The card is bad enough--and then there's the inscription she put inside. I really feel a bunch of different emotions reading it:
  1. Initially I feel like she's trying to appeal to my sentimentality--and is trying to manipulate me that way. 
  2. Then there's the feeling like we are living in entirely different universes. "It was a journey we took together." AS IF I had any choice in this endeavor! Also, I find it interesting her use of "was" and not "IS." Neither of us is dead (yet), so it's an ON-GOING journey, isn't it?
  3. Then the anger hits me. The anger in it taking her 50 years to attempt to appear thoughtful--what about all the years I actually needed love or validation? JUST LIKE HER FATHER, she has the ability, and she just turns it on and off, at will.
And knowing myself, I know when the time comes and she'll no longer be in the land of the living, I'll be even more pissed, as it took her fifty years for her to attempt something that resembles thoughtfulness--but I know the thoughtfulness is not its own end--but is a means to an end, in this case, weaponizing my birthday/birthday card, in order to achieve her END, which is more attention in the form of a telephone call. What about all the years I needed the unconditional love that a mother SHOULD provide? All the years she was emotionally unavailable to me? 
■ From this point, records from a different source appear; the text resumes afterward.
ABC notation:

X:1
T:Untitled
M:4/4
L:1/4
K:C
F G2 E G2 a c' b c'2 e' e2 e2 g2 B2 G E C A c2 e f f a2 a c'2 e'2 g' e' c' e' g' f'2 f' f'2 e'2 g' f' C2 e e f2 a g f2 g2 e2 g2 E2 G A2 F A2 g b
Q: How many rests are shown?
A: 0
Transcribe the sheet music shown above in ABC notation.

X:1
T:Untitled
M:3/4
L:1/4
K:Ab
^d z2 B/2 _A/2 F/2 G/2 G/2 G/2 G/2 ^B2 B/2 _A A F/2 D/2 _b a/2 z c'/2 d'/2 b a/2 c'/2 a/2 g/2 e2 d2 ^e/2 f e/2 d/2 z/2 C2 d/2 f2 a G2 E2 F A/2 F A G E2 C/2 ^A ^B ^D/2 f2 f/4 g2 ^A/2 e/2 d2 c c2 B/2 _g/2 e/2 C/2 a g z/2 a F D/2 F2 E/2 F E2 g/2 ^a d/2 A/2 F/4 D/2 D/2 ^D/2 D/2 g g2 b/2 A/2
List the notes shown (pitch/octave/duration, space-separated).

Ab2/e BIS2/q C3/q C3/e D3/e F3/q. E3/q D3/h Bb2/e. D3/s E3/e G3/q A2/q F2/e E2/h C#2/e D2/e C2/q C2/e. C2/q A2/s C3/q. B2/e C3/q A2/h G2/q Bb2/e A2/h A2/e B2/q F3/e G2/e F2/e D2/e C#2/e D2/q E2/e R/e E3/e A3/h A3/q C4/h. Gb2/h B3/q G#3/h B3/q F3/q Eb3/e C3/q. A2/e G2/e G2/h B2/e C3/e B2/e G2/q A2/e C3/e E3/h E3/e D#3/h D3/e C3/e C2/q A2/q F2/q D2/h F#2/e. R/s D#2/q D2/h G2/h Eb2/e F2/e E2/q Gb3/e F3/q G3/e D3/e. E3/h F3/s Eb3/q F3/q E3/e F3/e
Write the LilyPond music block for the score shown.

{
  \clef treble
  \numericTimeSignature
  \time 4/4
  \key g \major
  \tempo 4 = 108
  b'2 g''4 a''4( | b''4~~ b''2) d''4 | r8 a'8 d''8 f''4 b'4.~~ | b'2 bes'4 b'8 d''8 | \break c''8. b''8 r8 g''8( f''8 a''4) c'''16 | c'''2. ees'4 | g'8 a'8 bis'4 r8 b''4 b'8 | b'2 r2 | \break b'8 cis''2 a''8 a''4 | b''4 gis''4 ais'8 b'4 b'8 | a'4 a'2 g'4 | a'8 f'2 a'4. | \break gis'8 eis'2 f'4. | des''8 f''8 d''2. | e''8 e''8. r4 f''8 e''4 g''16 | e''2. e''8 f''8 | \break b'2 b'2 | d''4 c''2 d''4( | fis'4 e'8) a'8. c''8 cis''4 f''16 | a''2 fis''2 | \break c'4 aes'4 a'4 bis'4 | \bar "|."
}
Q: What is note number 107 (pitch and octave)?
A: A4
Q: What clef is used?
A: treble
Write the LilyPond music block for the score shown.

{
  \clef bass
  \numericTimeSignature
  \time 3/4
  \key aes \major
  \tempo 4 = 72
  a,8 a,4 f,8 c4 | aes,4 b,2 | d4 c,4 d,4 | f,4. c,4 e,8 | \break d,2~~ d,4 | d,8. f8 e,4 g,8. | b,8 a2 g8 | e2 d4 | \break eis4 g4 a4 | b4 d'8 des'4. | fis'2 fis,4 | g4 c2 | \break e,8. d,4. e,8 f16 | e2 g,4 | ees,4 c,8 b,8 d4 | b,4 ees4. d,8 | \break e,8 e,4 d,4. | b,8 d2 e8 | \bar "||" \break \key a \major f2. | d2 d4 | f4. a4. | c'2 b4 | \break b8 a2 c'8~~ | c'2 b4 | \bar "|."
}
I cannot take even the simple act of a card at face value, I cannot let my guard down, because that's how she worms her way back in. I have her pidgeon-holed right now, in a designated space, safely at arm's distance away. And even the fact I am actively aware of doing this, it takes energy and headspace to be vigilant and protective of myself and my life.

I have spent roughly the last 18-19 years flying solo. No parental safety net--not that I had much of one to begin with. I have built a nice life, and I'm protective of it. This is perhaps the most stable time of my life.

Sure. She gave me life, but in many ways, she's tried to destroy it, too.